Treffen konnten sie ihn dort nämlich schon nach knapp sieben Kilometern bei der ersten von insgesamt neun Kulturauszeiten: Das waren Punkte entlang der Strecke, an denen die Teilnehmer des Laufes den Kurs verlassen konnten, um die Kultur am Wegesrand noch intensiver auf sich wirken zu lassen. Diese Kulturauszeiten waren es, die das Rennen zum 100-jährigen Jubiläum der weltberühmten Schule für Kunst und Architektur so einzigartig machten.

Dank eines intelligenten Zeitnahmesystems büßten die Läufer bei den Auszeiten noch nicht einmal Zeit ein – sie checkten an jeder Station quasi kurz aus und anschließend wieder ein, gewertet wurde am Ende nur die reine Laufzeit.

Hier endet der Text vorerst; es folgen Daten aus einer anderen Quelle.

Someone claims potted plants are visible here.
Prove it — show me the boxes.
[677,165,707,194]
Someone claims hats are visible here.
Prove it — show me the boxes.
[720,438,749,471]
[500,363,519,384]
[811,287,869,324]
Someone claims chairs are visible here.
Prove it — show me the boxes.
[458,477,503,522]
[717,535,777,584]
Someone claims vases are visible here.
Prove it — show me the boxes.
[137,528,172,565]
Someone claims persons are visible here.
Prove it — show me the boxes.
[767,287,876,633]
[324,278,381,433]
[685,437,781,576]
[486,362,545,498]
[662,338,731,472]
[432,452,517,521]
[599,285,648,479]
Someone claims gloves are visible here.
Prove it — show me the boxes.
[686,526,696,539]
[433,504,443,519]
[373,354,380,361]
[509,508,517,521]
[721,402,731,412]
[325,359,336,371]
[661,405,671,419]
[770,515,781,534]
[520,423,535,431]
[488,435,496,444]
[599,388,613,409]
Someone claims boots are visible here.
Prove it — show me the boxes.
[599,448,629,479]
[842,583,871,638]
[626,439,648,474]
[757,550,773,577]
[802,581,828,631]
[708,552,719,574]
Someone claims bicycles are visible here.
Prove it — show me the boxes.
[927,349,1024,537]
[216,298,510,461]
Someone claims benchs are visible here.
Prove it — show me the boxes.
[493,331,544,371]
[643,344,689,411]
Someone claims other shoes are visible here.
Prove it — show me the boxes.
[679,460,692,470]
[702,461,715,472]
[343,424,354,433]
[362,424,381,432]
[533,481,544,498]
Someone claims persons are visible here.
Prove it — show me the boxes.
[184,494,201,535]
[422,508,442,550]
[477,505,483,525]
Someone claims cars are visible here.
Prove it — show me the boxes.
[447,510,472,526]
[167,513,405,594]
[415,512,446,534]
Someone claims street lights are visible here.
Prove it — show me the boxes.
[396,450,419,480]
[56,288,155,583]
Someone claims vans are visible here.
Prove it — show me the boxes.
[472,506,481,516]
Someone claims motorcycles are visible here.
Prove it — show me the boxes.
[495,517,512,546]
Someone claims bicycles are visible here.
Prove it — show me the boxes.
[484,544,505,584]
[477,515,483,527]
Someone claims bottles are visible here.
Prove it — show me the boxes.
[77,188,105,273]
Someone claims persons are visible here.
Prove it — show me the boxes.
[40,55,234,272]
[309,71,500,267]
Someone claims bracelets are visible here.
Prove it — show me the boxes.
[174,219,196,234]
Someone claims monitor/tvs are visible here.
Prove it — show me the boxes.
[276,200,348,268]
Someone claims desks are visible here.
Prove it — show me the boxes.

Solange die Teilnehmer beim Marathon beziehungsweise über die halbe Distanz insgesamt nicht länger als 7:30 Stunden unterwegs waren, stand es ihnen frei, bei wie vielen Stationen sie unterwegs Pause machten, um die Höhepunkte aus 100 Jahren Bauhaus zu erleben.

Die Dorfkirche malen und das Bild mit der Startnummer signieren

Beim ersten Zwischenstopp in Niedergrunstedt konnten die Läufer – wie vor 100 Jahren Bauhauskünstler Lionel Feininger – ein Bild der Dorfkirche malen und das Kunstwerk anschließend mit ihrer Startnummer signieren. Später im Ziel bekamen sie es dann zurück. Ob mit Pinsel, Buntstift oder Pastellkreide: Der Fantasie waren dabei keine Grenzen gesetzt.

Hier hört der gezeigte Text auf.